Van den Abeele: Dat zal wel zo zijn. Maar hij gaat ervan opkijken hoeveel Amerikaanse cyclocrossfreaks Niels Albert kennen. Er zijn daar veldritfanatici die dagelijks iedere website naspeuren en bij wie het feest is als blijkt dat een koers live wordt gestreamd op het internet. Voor de Vlaamse veldrijders zal daar een nieuwe wereld opengaan, geloof me. De Verenigde Staten zijn de grote hoop voor het veldrijden. Als de sport ergens een nieuw elan kan vinden, dan daar. Er worden ginds meer wedstrijden georganiseerd dan in België, we vergeten dat. In Amerika bestaan zelfs circuits waar ze het parcours van grote Europese crossen op kopiëren, zulke freaks zijn het.

Buitenlanders die een Vlaamse veldrit bezoeken, verwonderen er zich over hoeveel bier langs de kant vertapt wordt. De gevolgen zijn er ook naar. Maar zijn al die zatlappen wel zo goed voor het imago van de sport?

Van den Abeele: De cross moet te allen tijde een volksfeest blijven, maar als je tienduizenden mensen samen zet en de sfeer is goed, zijn er ook altijd een paar die over de schreef gaan. Dat valt moeilijk te vermijden. Als een organisator zich goed voorbereidt, bijvoorbeeld door biertenten zo ver mogelijk van het parcours te plaatsen, loopt het gelukkig zelden uit de hand.

Jammer genoeg is het tijdens het wereldkampioenschap van vorig jaar nog eens echt mis-gegaan. Ze hadden in Sankt- Wendel al vijf jaar geen cyclocross meer georganiseerd, men besefte niet hoe het publiek in die tijd geëvolueerd was. Dus maakte de organisatie de fout om een feesttent vlak naast het parcours te plaatsen.

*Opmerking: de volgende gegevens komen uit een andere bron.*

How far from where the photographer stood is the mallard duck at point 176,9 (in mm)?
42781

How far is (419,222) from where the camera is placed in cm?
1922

Ik wist toen al wat er ging komen. Na de eerste dag stond er in een straal van honderd meter rond die biertent geen paaltje meer recht. Ze hebben die avond nog de helft van de viptent moeten ontruimen als opvangzaal voor zatte Belgen, die niet meer wisten welke bus ze moesten nemen of in welk hotel ze sliepen. En zondag idem dito. Dat grapje heeft die organisator 35.000 euro gekost.

Pas op, natuurlijk spreken we over een minieme minderheid en ik vind niet dat je de andere fans mee moet straffen. We gaan niet overal dubbele omheiningen plaatsen, want dan verliest de cross zijn charme. In de buurt van biertenten moet het wel, daar kunnen we niet meer onderuit. Maar ik wil de problemen ook niet overroepen: hooliganisme is en blijft zeldzaam in de cross. En je mag het sowieso nog zo goed organiseren als je wilt: nu en dan zal er toch iets gebeuren. Ook in de Ronde van Frankrijk wordt om de zoveel jaar een coureur van zijn fiets getrokken.

De wegkoers heeft andere problemen. Hoe komt het dat doping in het veldrijden geen thema is, veel minder dan in andere wielerdisciplines? Waarom is deze sport blijkbaar een uitzondering?

Van den Abeele: Ik denk dat het niet in de cultuur van het veldrijden past. De toppers van nu zijn opgegroeid in een traditie waarin het zeker geen logische stap is om het illegale circuit op te zoeken. Nee, de cross is honderd procent zuiver, daar kun je van op aan. Je zou ook zot zijn om nog iets te proberen. Het biologisch paspoort heeft veel geld gekost, maar het is het waard geweest. Valsspelers lopen ge-garandeerd tegen de lamp.